48% of marketers are already concerned about AI- filtering deciding which messages get seen. 17% say it's already impacting deliverability.
→ What it means
The old assumption that a sent message is a seen message no longer holds. Teams that are still measuring success purely by send volume or open rate are optimizing for a metric that's increasingly disconnected from actual engagement.
The shift this report calls out isn't "should you care about AI filtering?" It's how quickly you build messaging strategies that hold up under it.
Behavior-triggered messages outperform standard sends by 4–9x on CTR.
→ What it means
This is the widest performance gap in this year's data, and it isn't close. A message that arrives because something just happened (a search, a purchase, an abandoned step) earns attention in a way that a scheduled broadcast doesn't, because it maps to a moment the user is already in.
In an AI-filtered world, this structural advantage only grows: messages tied to real behavior signals are more likely to clear OS-level prioritization filters, because they look like what they are: immediately relevant. Teams still running mostly scheduled sends have a clear, high-ROI optimization in front of them.
75.8% of teams say push has the greatest impact on long-term retention in the first 30 days after install, more than email and in-app combined.
→ What it means
The first month is still the fight that matters most. Push isn't losing ground as a retention channel… but the standard for what a good push looks like has risen. Before a notification reaches a user, operating systems are increasingly summarizing, grouping, and suppressing. Which means the first 30 days have become about building an “attention credit score”: demonstrating to the OS, and to the user, that your notifications consistently lead somewhere worth going.

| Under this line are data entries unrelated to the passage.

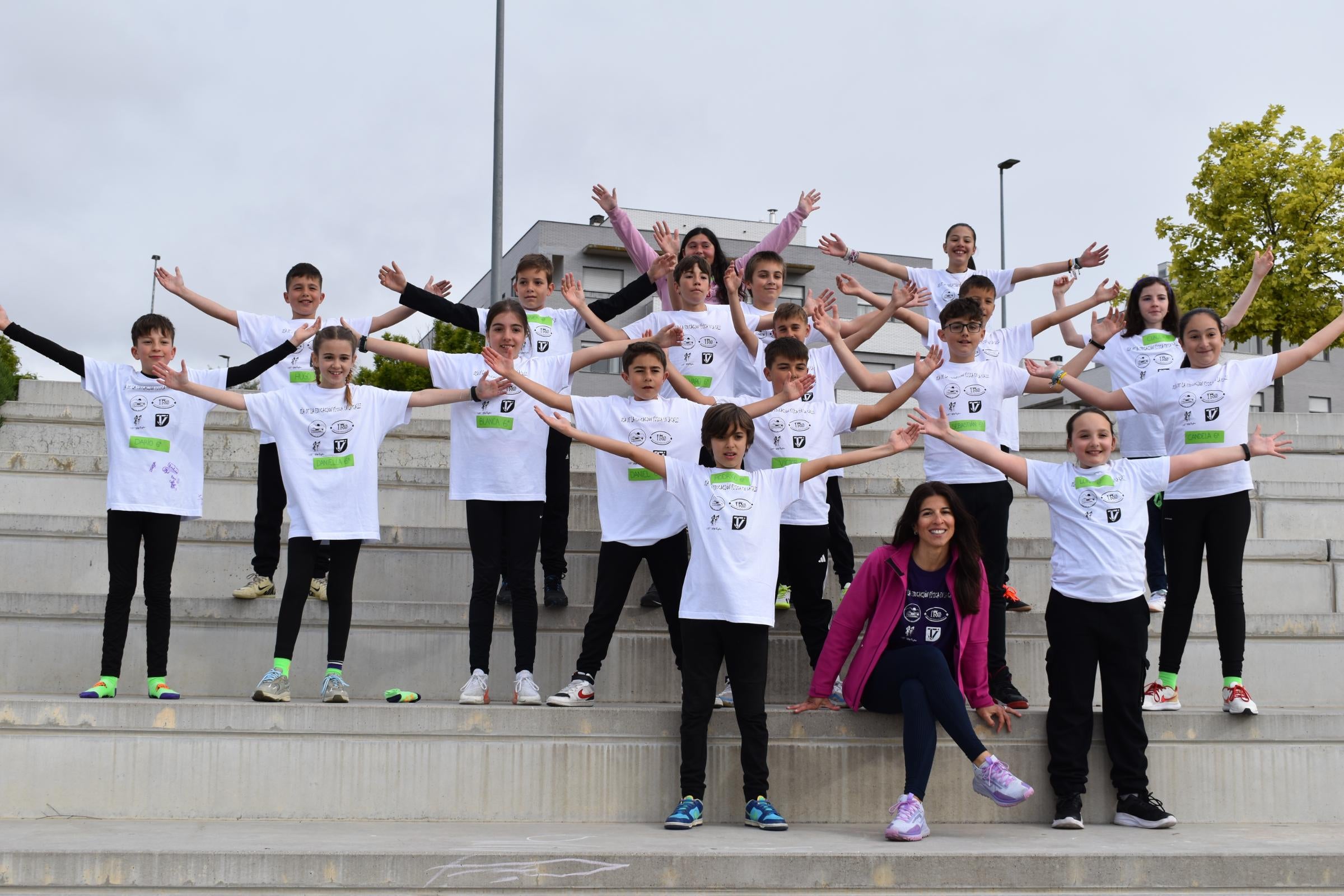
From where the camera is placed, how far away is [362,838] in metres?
4.91

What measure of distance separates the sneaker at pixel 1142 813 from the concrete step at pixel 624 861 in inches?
10.3

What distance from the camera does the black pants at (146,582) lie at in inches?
241

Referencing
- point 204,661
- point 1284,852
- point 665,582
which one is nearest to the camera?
point 1284,852

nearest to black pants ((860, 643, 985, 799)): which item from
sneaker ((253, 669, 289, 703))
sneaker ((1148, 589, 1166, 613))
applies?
sneaker ((253, 669, 289, 703))

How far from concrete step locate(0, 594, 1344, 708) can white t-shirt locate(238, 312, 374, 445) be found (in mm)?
1718

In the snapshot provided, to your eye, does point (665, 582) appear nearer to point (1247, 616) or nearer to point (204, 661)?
point (204, 661)

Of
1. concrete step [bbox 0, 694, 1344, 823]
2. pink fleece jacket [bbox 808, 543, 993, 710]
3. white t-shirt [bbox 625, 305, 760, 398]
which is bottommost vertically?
concrete step [bbox 0, 694, 1344, 823]

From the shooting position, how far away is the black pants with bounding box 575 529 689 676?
238 inches

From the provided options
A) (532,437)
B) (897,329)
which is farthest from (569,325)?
(897,329)

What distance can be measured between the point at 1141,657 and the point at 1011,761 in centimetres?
79

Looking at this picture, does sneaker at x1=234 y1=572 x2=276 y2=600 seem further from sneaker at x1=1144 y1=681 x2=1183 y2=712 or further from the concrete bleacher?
sneaker at x1=1144 y1=681 x2=1183 y2=712

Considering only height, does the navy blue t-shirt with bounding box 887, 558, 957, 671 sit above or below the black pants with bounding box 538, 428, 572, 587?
below

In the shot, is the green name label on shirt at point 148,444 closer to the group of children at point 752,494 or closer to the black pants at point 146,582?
the group of children at point 752,494

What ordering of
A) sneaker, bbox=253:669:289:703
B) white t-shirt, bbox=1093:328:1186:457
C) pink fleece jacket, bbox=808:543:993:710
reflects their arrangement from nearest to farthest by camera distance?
pink fleece jacket, bbox=808:543:993:710 < sneaker, bbox=253:669:289:703 < white t-shirt, bbox=1093:328:1186:457
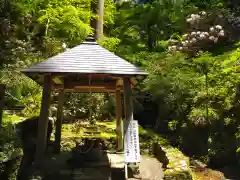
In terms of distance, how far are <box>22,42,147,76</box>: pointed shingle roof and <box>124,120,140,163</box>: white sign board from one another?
1121 millimetres

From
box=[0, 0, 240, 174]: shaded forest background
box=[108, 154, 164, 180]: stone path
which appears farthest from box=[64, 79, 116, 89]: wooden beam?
box=[108, 154, 164, 180]: stone path

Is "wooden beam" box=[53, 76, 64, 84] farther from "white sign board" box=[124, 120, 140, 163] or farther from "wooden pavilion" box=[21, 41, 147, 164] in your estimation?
"white sign board" box=[124, 120, 140, 163]

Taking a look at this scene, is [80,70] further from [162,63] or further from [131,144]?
[162,63]

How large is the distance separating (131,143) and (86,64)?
1934 mm

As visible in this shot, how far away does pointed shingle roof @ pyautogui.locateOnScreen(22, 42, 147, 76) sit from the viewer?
16.8 ft

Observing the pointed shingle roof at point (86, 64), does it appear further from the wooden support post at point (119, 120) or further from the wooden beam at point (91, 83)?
the wooden support post at point (119, 120)

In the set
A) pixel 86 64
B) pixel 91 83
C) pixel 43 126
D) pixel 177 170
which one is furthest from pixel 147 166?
pixel 86 64

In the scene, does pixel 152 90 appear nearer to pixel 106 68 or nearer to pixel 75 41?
pixel 75 41

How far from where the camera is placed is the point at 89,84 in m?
6.24

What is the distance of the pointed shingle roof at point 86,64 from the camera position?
5121mm

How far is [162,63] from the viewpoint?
1132 cm

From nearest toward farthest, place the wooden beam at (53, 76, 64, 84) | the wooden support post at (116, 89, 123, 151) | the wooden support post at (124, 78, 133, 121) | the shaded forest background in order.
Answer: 1. the wooden support post at (124, 78, 133, 121)
2. the wooden beam at (53, 76, 64, 84)
3. the wooden support post at (116, 89, 123, 151)
4. the shaded forest background

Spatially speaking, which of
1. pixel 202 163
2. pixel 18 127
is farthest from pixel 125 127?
pixel 202 163

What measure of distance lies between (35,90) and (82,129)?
8.09 feet
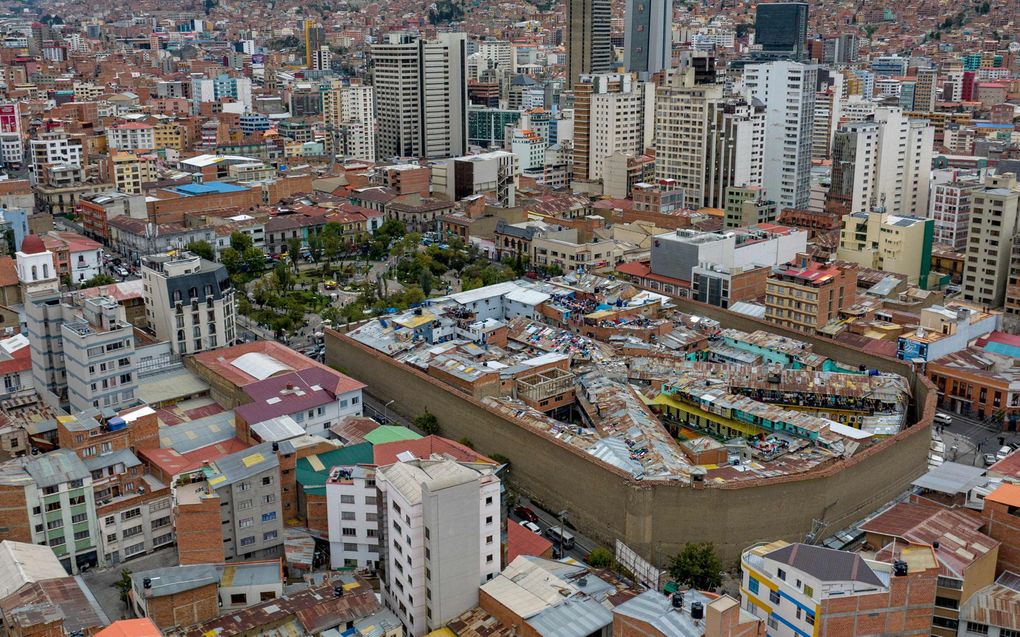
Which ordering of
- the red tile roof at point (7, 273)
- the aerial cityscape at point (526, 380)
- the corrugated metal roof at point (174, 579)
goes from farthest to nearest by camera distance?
the red tile roof at point (7, 273) < the aerial cityscape at point (526, 380) < the corrugated metal roof at point (174, 579)

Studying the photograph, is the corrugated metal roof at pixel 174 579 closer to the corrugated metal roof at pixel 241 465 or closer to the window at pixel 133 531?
the corrugated metal roof at pixel 241 465

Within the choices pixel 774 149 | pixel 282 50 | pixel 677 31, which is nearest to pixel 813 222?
pixel 774 149

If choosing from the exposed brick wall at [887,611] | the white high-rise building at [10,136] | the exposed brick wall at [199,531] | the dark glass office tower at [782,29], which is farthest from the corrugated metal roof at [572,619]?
the dark glass office tower at [782,29]

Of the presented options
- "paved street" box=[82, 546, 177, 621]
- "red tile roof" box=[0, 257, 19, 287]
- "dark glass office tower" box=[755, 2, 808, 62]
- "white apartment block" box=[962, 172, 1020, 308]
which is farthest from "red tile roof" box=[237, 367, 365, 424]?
"dark glass office tower" box=[755, 2, 808, 62]

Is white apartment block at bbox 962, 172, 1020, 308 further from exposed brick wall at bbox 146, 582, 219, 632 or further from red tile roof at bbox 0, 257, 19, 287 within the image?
red tile roof at bbox 0, 257, 19, 287

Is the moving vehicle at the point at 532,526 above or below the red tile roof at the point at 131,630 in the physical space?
below

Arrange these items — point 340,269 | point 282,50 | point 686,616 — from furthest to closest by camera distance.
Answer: point 282,50, point 340,269, point 686,616

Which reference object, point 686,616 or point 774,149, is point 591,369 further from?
point 774,149

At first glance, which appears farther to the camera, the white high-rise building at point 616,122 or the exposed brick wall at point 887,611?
the white high-rise building at point 616,122
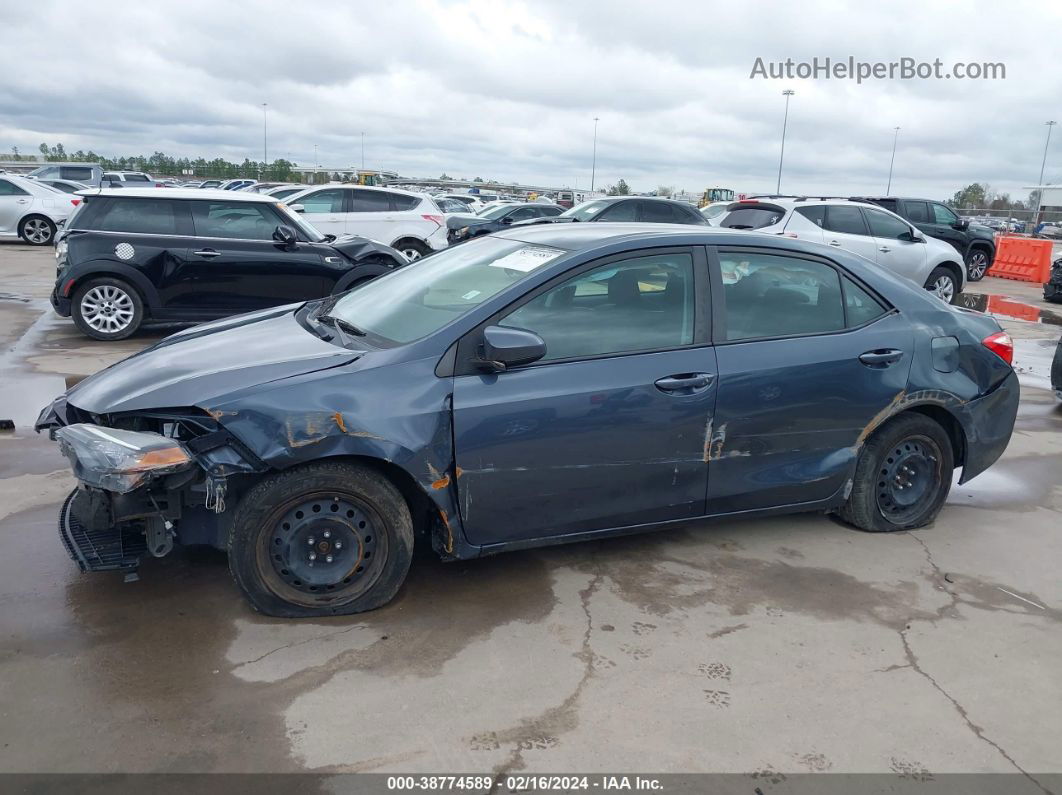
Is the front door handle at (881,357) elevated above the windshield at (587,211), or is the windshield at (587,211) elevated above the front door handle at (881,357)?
the windshield at (587,211)

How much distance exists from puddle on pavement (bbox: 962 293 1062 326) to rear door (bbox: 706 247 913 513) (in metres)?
11.3

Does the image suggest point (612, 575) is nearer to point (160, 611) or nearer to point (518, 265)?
point (518, 265)

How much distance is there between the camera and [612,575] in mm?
4102

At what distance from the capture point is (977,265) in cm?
2042

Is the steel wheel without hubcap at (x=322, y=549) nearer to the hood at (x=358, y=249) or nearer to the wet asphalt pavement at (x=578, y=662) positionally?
the wet asphalt pavement at (x=578, y=662)

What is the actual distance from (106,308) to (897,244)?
11846mm

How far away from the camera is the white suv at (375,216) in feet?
48.8

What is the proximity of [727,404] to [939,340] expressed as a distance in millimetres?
1445

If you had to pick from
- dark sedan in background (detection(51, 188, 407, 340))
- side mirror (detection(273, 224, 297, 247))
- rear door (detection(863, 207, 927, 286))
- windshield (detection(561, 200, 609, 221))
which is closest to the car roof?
dark sedan in background (detection(51, 188, 407, 340))

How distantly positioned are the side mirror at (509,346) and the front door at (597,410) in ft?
0.31

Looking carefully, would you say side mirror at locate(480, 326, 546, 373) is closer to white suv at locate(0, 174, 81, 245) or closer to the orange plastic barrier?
white suv at locate(0, 174, 81, 245)

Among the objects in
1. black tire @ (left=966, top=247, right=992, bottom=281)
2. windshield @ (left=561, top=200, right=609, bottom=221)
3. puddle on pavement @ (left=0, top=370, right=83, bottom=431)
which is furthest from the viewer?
black tire @ (left=966, top=247, right=992, bottom=281)

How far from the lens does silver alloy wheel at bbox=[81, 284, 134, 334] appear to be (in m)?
9.23

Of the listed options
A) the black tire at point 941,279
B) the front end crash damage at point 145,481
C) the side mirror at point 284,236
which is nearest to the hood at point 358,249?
the side mirror at point 284,236
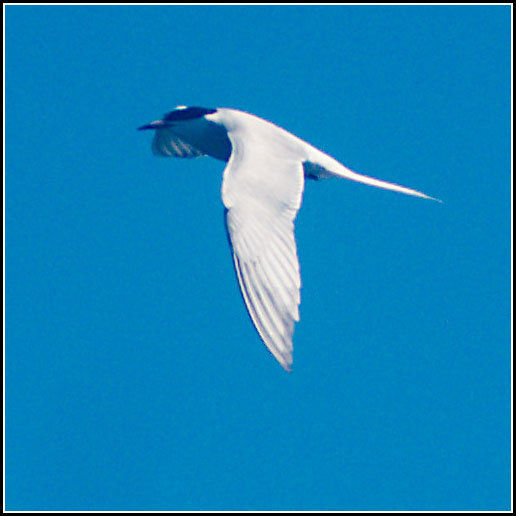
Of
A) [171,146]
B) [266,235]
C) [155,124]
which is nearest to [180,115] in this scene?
[155,124]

45% of mobile teams are actively exploring or planning RCS adoption in 2026.
→ What it means
RCS is no longer an "eventually" conversation. What the report makes clear is that the teams moving on this now are first in line to earn this new relationship surface. RCS turns the inbox from a place where messages arrive into a place where customers now enjoy a conversational and app-like experience. The expectations for text marketing are about to soar.
63% of teams using automated Journeys report better results with fewer messages sent. 78% report higher revenue from users included in Journey flows.
→ What it means
Automated sequencing is how teams at any size get compounding returns without compounding effort. The data here runs counter to the instinct to "send more." The teams reporting better performance aren't sending more at all; they're sending in the right order, stopping when the job is done, and letting behavior drive when the next message goes out.
The lift is consistent: among teams that can tie Journeys to revenue, the majority are seeing double-digit improvements.
65% of teams say they're experimenting with AI in their messaging workflows. Only 8% have fully operationalized it.
→ What it means
The experimentation phase is widespread, but real integration is rare. That gap makes sense, since AI is arriving faster than most teams can build the governance around it.
The clearest early wins are in low-stakes, high-frequency work: subject line testing, copy variants, send-time optimization. The longer-term promise, AI identifying when a message is warranted versus when silence is better, is where the real leverage sits, and most teams aren't there yet.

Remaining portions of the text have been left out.